Learnings from BFI@SMU Knowledge Series: Why Investors Like Governance – The Key to Long-Lasting Family Enterprises on 2 Nov 2017
BFI@SMU recently co-organized a panel discussion on corporate governance with Aberdeen Standard Investments, our knowledge partner for the event. The panel comprised Mr. David Smith, Head of Corporate Governance - Asia Pacific, Aberdeen Standard Investments, Mr. Chin Wei Yao, Group Chief Financial Officer, Health Management International and Ms. Lim Christina Hariyanto, Executive Director, Bumitama Agri Ltd and was chaired by our academic director, Prof. Annie Koh. This blog summarizes the insightful discussion from the event.
Nearly half of the listed companies in Asia are family-owned. Asian family businesses are also relatively younger than their western counterparts, with the founding generation still actively involved in day-to-day management. As the first generation ages and the business grows to accommodate the interests of a broader group of stakeholders, good governance becomes key to maintaining stability and ensuring long-term sustainability.
What’s in it for the family?
The familiar Chinese adage, 富不过三代 (Wealth does not pass three generations), is commonly applied to discussions on longevity of family businesses. The interplay of family, business and ownership issues in a family firm often makes day-to-day management challenging. A little structure can therefore provide a good perspective on the direction a business should take while laying out the roles and responsibilities of everyone involved.
This structure is essentially two-fold. The first part centers around governance for the family. It may include setting up of a family constitution and/or council which lays out the extent of involvement of family members in a business. This will typically set out broad principles in areas such as education, family office and involvement of non-family professionals.
The second part deals with governance for the business. Good corporate governance practices allow for better risk management and help a company raise capital more easily through a reduction in risk premium. The increased regulatory compliance and focus on sustainability that follows may also result in enhanced brand value for the company.
Therefore, from the family’s perspective, governance structures are a stepping stone to commercial success while preserving family harmony.
Why do investors care about good corporate governance?
Just as families have a desire to build long-lasting enterprises, investors like a business that is focused on delivering consistent returns with minimal risk.

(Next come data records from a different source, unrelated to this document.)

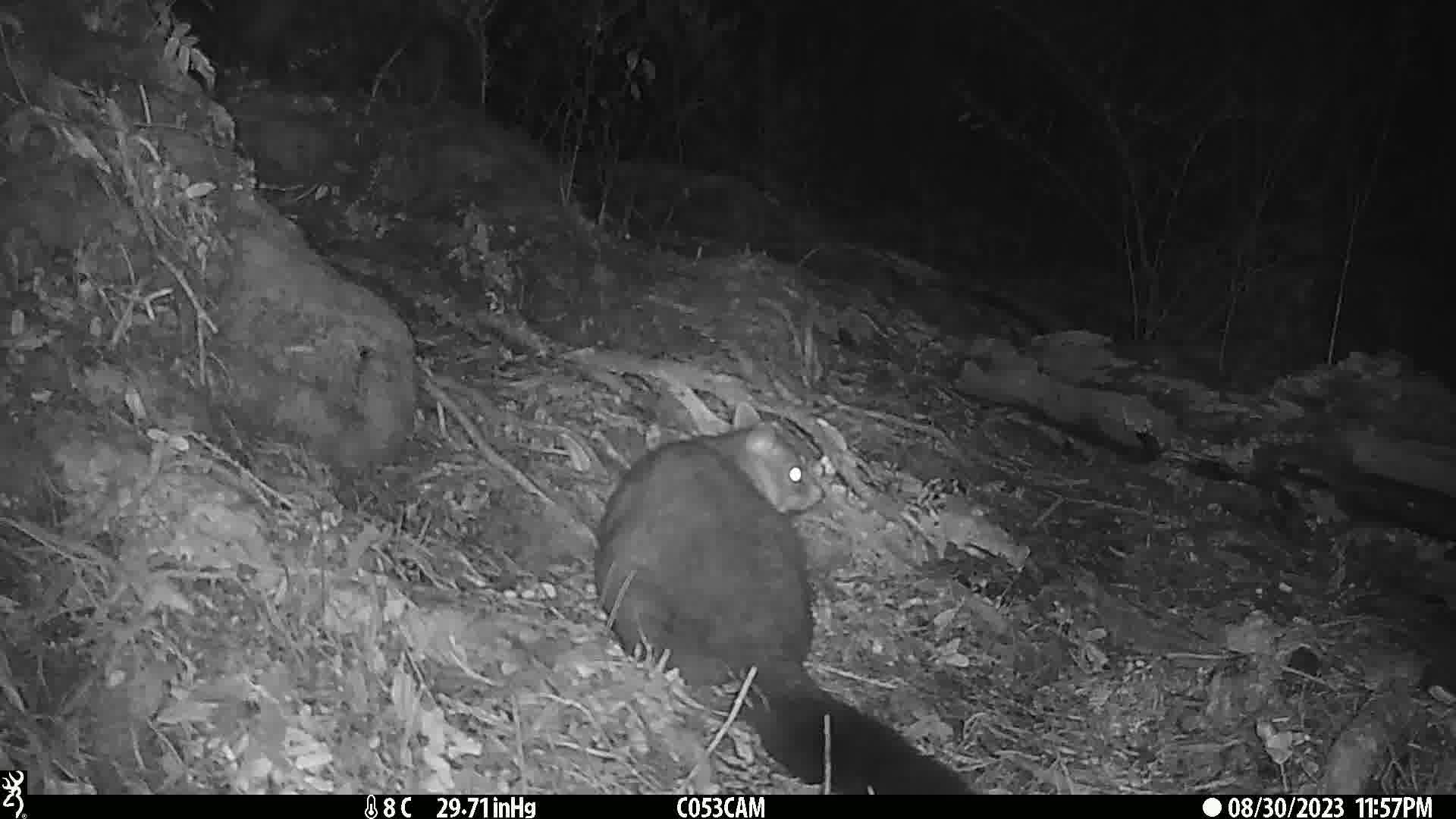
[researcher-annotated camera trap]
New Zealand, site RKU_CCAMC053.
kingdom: Animalia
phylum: Chordata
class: Mammalia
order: Diprotodontia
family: Phalangeridae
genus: Trichosurus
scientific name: Trichosurus vulpecula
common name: common brushtail possum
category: possum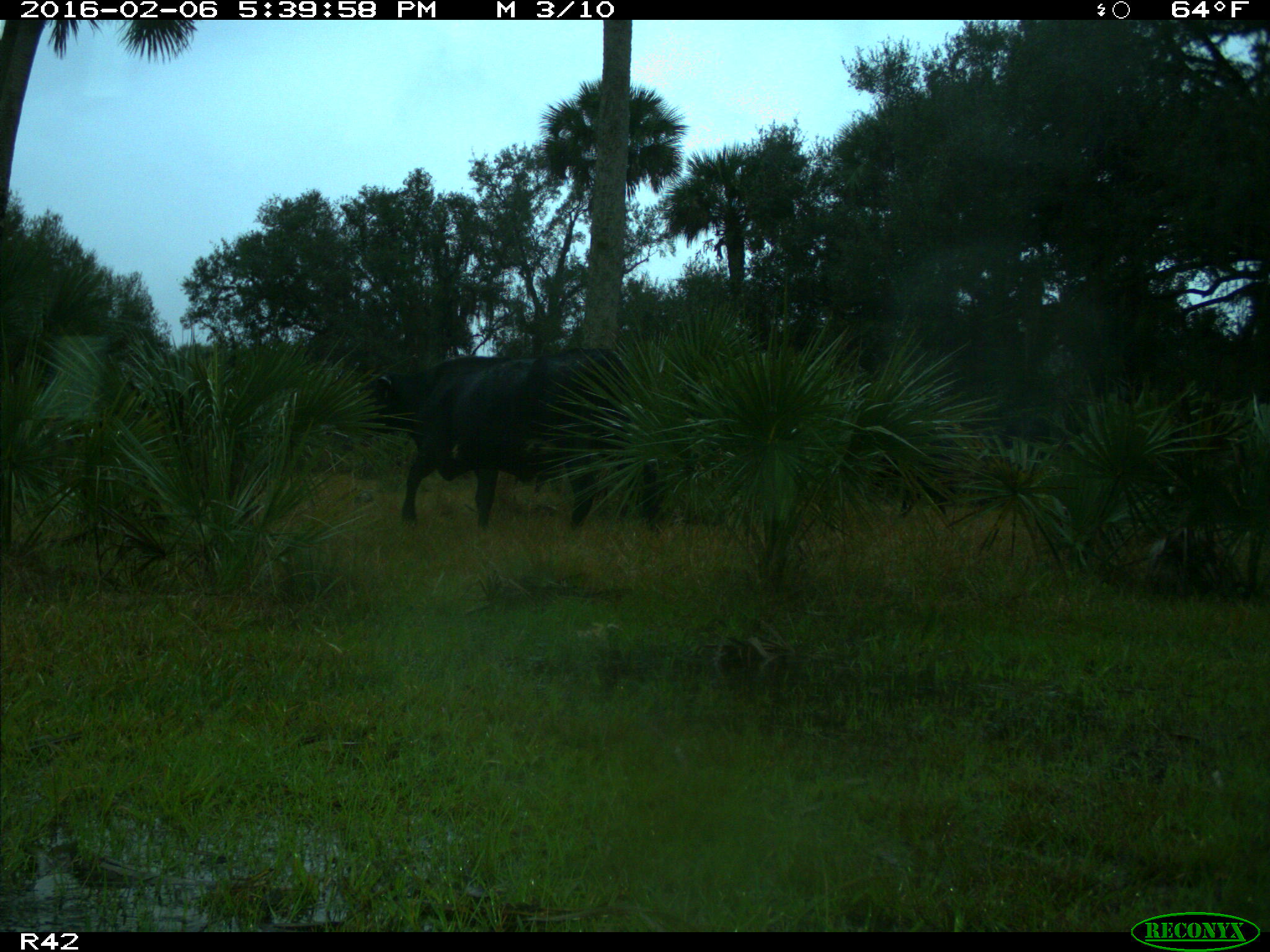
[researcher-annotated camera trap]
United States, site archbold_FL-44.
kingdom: Animalia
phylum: Chordata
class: Mammalia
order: Artiodactyla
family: Bovidae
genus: Bos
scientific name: Bos taurus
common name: domestic cow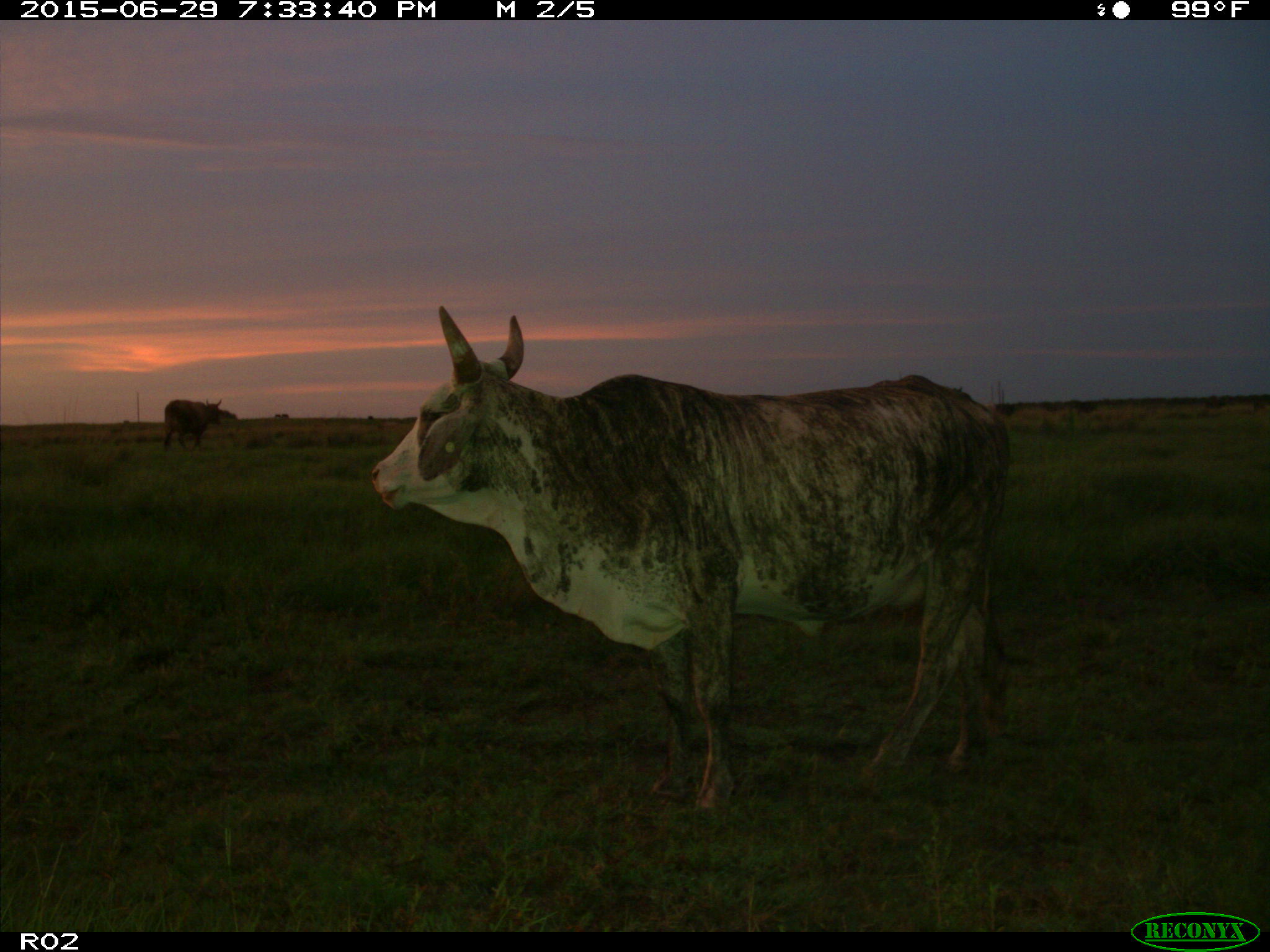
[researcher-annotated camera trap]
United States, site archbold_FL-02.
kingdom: Animalia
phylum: Chordata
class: Mammalia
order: Artiodactyla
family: Bovidae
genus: Bos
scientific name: Bos taurus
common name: domestic cow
Bos taurus (domestic cow).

Clear rules for family involvement ensure strong leadership and execution, reducing risk of family conflicts running down company assets. From an investor’s standpoint, governance becomes even more important when information asymmetries exist, such as in emerging markets where investor protection is weak.
While a good governance framework is non-negotiable for listed companies, unlisted companies can also benefit from it. This was clear from the panelists’ personal experiences on how their governance efforts have helped them build a better brand value, improve investor relations, attract better talent and nudge the business towards sustainability.